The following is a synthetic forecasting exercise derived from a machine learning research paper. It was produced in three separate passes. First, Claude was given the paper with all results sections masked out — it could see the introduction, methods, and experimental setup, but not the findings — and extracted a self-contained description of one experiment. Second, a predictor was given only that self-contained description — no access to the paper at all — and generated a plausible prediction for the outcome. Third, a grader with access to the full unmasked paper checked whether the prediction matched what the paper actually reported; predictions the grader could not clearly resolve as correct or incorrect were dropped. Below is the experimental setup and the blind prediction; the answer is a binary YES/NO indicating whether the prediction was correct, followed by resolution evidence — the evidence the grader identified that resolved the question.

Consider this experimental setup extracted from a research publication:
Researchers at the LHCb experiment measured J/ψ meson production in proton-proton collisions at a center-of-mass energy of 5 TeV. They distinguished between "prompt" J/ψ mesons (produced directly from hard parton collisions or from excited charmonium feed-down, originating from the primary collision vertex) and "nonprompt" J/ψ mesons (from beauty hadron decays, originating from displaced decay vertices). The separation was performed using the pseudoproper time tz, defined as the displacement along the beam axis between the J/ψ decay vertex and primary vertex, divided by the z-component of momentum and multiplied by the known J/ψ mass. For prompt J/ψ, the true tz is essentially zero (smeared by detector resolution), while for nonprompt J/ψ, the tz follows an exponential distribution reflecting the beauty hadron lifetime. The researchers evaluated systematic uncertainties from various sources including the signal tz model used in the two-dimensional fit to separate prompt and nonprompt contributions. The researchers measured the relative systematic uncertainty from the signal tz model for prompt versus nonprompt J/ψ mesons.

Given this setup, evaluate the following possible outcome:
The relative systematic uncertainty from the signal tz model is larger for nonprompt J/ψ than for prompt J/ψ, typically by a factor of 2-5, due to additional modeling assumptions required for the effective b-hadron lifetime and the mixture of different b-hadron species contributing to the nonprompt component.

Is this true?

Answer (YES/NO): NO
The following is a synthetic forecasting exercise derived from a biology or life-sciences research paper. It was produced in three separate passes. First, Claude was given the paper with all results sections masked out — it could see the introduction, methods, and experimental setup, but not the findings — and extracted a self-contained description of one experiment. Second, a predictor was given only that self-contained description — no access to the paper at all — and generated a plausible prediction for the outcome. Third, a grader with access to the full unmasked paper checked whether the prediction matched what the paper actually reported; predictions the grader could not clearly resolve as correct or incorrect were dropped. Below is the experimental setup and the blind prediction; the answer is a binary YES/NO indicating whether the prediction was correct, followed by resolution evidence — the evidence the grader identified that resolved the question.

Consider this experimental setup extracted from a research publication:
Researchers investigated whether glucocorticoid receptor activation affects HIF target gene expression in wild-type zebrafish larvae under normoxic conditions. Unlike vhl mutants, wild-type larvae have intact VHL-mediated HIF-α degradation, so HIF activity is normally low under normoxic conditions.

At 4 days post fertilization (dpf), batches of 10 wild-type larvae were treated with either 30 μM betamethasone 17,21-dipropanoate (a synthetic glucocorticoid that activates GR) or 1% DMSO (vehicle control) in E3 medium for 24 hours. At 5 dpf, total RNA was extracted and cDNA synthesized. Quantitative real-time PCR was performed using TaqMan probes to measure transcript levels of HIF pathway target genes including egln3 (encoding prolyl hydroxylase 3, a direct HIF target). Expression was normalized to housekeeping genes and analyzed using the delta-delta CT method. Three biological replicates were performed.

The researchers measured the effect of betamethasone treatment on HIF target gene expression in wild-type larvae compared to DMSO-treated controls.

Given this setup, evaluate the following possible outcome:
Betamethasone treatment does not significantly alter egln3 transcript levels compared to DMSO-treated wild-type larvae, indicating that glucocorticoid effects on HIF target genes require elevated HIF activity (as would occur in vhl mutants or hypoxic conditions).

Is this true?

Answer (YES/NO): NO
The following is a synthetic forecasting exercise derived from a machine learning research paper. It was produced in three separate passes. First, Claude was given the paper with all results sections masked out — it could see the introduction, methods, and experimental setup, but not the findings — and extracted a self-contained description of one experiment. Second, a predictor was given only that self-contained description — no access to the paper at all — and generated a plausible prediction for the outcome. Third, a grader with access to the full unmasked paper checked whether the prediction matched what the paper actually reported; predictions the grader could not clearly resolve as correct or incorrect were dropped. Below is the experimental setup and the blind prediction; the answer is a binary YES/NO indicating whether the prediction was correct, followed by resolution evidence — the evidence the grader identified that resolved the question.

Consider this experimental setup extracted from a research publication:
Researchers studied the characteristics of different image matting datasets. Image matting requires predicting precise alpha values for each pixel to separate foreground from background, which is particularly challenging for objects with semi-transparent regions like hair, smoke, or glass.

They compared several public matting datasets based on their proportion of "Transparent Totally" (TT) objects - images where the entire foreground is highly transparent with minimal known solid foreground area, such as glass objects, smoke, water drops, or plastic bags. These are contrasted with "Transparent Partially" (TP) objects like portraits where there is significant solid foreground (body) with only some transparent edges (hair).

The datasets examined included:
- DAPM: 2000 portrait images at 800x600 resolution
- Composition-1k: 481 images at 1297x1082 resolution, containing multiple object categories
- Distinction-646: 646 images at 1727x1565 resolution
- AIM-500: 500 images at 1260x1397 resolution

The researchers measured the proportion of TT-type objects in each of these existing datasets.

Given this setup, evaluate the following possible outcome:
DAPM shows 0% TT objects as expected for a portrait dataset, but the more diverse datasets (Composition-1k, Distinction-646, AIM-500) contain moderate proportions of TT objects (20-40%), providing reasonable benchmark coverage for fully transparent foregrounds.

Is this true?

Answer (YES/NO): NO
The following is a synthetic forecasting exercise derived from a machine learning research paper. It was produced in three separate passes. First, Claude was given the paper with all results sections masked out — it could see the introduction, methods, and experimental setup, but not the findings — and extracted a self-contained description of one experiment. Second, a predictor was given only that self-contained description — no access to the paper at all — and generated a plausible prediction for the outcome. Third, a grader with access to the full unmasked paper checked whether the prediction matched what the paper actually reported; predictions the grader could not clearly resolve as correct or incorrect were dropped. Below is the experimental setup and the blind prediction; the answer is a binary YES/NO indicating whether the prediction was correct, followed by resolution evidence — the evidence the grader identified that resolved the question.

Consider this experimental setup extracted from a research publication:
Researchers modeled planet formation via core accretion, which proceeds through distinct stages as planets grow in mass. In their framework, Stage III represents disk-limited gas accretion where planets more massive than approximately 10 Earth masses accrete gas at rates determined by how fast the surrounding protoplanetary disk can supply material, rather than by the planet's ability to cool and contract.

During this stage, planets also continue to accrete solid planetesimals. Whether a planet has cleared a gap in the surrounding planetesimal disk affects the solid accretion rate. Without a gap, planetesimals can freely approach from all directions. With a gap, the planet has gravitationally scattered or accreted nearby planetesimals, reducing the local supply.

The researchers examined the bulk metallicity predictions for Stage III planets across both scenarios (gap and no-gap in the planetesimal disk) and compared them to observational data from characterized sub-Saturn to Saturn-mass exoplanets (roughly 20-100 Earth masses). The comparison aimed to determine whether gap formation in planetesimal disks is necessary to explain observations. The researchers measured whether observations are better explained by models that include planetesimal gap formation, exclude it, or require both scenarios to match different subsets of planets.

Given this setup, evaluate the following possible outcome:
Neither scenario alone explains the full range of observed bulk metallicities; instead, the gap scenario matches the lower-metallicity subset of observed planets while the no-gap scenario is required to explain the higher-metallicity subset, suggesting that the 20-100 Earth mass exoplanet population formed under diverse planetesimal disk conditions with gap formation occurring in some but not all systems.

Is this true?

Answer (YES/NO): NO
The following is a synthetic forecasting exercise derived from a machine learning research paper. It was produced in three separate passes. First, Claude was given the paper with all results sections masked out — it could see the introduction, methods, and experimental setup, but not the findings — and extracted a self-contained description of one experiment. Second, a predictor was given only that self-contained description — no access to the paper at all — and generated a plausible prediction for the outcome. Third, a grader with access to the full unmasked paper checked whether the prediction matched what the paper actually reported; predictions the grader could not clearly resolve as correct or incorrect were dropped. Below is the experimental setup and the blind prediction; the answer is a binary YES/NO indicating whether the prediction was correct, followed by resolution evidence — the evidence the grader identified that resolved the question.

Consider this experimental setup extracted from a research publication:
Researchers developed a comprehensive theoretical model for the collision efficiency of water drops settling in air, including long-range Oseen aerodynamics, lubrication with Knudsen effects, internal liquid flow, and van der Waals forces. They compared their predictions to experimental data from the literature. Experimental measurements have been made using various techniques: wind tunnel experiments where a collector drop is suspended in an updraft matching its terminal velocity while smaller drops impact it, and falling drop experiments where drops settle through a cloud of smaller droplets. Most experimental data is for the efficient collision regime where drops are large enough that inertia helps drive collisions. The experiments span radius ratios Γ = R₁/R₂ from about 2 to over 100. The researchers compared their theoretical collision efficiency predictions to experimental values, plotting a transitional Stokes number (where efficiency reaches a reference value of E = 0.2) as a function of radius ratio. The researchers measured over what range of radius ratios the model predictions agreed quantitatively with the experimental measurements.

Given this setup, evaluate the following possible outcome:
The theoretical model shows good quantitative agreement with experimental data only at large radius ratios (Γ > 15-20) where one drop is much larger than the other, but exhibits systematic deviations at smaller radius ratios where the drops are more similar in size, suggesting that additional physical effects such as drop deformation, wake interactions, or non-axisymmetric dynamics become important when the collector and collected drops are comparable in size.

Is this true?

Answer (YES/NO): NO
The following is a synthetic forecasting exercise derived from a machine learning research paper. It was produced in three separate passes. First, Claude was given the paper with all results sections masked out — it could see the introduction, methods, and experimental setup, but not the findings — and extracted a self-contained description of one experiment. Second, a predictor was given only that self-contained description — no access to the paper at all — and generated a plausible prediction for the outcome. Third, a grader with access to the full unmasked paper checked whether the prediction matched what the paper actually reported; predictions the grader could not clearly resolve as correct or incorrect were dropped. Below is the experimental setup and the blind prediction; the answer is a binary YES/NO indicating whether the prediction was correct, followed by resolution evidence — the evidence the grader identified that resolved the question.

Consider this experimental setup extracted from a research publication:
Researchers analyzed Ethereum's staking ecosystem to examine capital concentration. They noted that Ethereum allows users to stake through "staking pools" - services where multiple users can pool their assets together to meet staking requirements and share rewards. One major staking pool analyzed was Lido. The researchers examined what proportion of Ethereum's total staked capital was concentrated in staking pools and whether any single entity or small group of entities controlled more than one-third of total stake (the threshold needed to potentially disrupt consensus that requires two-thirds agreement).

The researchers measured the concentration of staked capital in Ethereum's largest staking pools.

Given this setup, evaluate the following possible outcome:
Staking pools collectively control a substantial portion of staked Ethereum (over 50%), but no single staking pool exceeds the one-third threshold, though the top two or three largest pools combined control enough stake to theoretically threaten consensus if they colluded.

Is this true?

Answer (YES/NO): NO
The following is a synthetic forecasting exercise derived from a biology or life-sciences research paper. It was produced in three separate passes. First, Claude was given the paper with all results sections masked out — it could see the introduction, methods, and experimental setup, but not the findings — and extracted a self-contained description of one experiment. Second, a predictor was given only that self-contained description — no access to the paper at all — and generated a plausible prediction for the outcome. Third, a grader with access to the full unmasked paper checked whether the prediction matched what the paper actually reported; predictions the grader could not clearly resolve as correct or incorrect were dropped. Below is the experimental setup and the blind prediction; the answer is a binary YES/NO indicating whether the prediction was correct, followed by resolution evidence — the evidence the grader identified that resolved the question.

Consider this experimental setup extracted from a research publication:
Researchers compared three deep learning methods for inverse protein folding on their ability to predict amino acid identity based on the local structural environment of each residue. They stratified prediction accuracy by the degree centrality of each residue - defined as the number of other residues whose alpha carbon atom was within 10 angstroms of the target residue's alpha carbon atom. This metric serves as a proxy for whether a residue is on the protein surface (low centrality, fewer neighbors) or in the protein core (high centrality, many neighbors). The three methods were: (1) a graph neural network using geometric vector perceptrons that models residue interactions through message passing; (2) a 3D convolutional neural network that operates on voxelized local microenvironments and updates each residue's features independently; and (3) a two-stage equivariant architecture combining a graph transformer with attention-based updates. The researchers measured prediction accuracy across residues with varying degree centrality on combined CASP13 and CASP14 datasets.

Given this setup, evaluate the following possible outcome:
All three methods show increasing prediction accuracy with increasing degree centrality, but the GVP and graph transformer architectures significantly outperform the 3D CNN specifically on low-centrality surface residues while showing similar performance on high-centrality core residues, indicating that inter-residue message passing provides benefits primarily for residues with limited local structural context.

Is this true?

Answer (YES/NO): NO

____

== PROBLEM ==
Only the lines with "treatment" are needed; find them in the records and copy each one.

== REPLY TO THE EXERCISE ==
The researchers measured the effect of betamethasone treatment on HIF target gene expression in wild-type larvae compared to DMSO-treated controls.
Betamethasone treatment does not significantly alter egln3 transcript levels compared to DMSO-treated wild-type larvae, indicating that glucocorticoid effects on HIF target genes require elevated HIF activity (as would occur in vhl mutants or hypoxic conditions).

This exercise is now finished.